布置练习: 请更新记录中从含有“How far is asphalt”的那一行起直到记录末尾的各行：把其中的“traffic cone”换成“safety cone”，其余内容保持不变，只输出这些行。

练习输入:
- - - - - - -
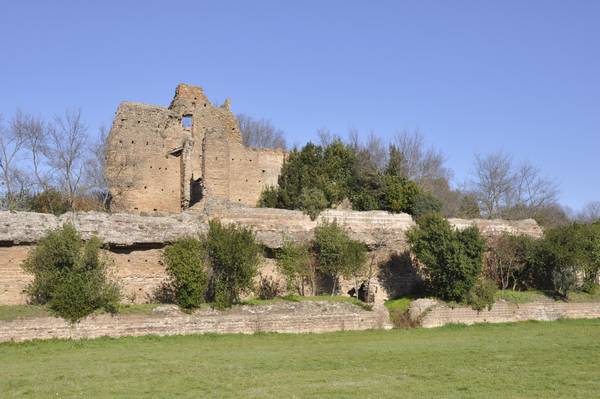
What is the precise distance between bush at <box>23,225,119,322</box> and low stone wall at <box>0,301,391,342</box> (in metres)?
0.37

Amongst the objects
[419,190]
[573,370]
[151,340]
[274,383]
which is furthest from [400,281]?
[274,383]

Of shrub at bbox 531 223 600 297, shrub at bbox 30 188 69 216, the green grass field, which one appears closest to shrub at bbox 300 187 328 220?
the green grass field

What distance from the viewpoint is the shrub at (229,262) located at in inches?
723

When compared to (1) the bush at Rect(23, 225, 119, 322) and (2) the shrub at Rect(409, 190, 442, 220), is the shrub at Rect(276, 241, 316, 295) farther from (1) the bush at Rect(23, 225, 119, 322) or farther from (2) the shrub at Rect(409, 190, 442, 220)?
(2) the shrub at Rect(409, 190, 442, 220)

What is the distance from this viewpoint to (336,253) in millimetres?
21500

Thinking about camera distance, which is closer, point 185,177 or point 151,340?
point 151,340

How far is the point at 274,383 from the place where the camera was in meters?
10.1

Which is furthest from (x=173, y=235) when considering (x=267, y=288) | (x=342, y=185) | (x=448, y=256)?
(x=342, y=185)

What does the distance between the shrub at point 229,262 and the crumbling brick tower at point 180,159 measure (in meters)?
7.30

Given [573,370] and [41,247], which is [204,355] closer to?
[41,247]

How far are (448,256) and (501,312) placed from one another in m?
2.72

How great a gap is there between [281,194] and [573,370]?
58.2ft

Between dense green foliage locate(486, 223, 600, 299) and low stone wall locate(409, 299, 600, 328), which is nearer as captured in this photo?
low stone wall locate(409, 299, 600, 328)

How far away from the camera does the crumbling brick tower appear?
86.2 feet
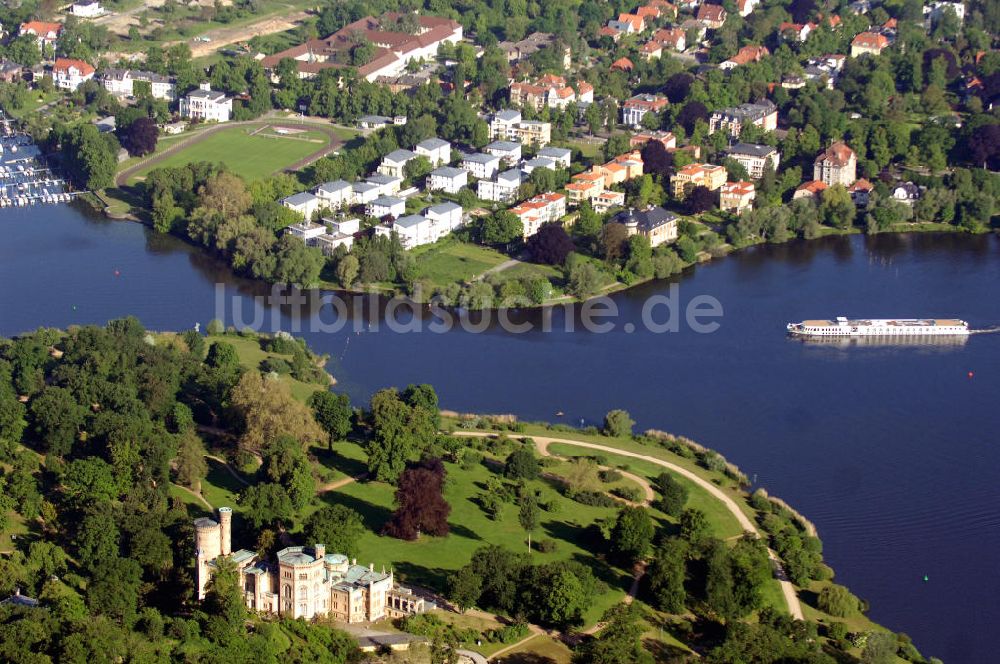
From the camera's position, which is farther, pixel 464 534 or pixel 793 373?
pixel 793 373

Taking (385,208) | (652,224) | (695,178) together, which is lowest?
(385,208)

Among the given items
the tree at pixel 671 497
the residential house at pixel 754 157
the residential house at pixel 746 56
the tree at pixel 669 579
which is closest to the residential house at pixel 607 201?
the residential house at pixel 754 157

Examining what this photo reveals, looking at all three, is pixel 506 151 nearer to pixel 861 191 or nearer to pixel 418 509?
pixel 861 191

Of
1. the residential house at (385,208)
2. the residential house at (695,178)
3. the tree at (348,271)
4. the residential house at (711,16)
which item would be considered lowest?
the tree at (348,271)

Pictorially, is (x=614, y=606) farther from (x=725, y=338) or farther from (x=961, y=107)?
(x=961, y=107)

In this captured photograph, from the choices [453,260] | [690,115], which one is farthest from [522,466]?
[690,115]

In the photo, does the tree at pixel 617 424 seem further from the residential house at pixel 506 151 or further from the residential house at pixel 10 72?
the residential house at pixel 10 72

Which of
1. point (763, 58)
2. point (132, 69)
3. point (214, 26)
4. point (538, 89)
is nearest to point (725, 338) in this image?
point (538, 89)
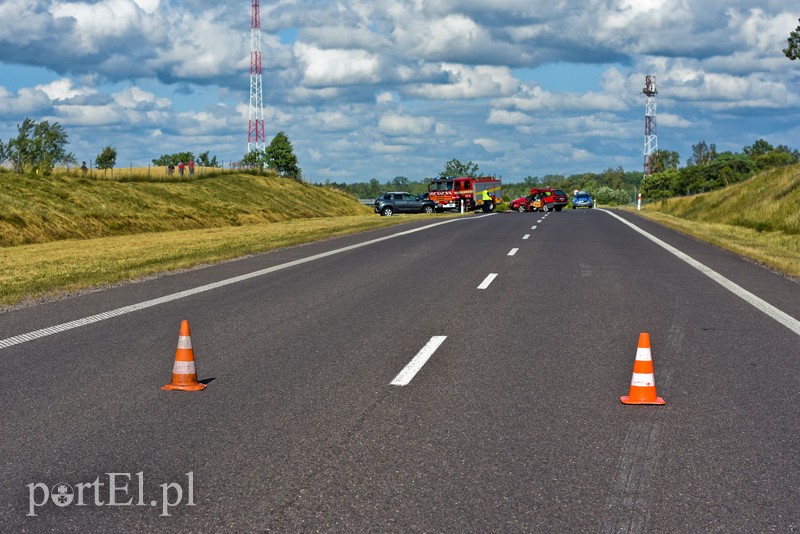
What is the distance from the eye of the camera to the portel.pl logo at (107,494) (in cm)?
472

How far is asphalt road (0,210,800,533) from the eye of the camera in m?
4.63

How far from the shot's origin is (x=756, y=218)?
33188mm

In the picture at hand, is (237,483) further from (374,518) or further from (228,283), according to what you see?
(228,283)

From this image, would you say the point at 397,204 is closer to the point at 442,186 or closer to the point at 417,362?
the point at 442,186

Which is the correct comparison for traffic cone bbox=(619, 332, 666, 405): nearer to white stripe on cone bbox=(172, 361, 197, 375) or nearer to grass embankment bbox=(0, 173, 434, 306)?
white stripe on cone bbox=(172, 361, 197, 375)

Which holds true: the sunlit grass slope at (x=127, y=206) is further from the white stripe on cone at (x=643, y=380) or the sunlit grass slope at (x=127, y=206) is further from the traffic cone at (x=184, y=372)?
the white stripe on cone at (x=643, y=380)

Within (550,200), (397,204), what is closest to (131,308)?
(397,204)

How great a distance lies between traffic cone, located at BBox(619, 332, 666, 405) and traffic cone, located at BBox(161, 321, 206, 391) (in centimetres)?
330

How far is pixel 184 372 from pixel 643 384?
- - - - - - -
任务输出:
How far is asphalt road (0,210,800,533) from the eye of the camera in m?
4.63

How far from the shot's origin is (x=756, y=218)?
33188mm

In the picture at hand, is (237,483) further from (374,518) or further from (228,283), according to what you see?
(228,283)

From this image, would you say the point at 397,204 is closer to the point at 442,186 or closer to the point at 417,362?
the point at 442,186

Which is the correct comparison for safety cone bbox=(619, 332, 666, 405): nearer to white stripe on cone bbox=(172, 361, 197, 375) or nearer to grass embankment bbox=(0, 173, 434, 306)?
white stripe on cone bbox=(172, 361, 197, 375)

Which holds true: the sunlit grass slope at (x=127, y=206) is further from the white stripe on cone at (x=643, y=380) or the sunlit grass slope at (x=127, y=206) is further from the safety cone at (x=184, y=372)?
the white stripe on cone at (x=643, y=380)

Within (550,200), (397,204), what is closest to (131,308)?
(397,204)

How great a distance lies between safety cone, located at BBox(619, 332, 666, 405) and safety cone, located at BBox(161, 321, 206, 391) (in centimetres)?
330

How far is pixel 184 372 from pixel 643 384?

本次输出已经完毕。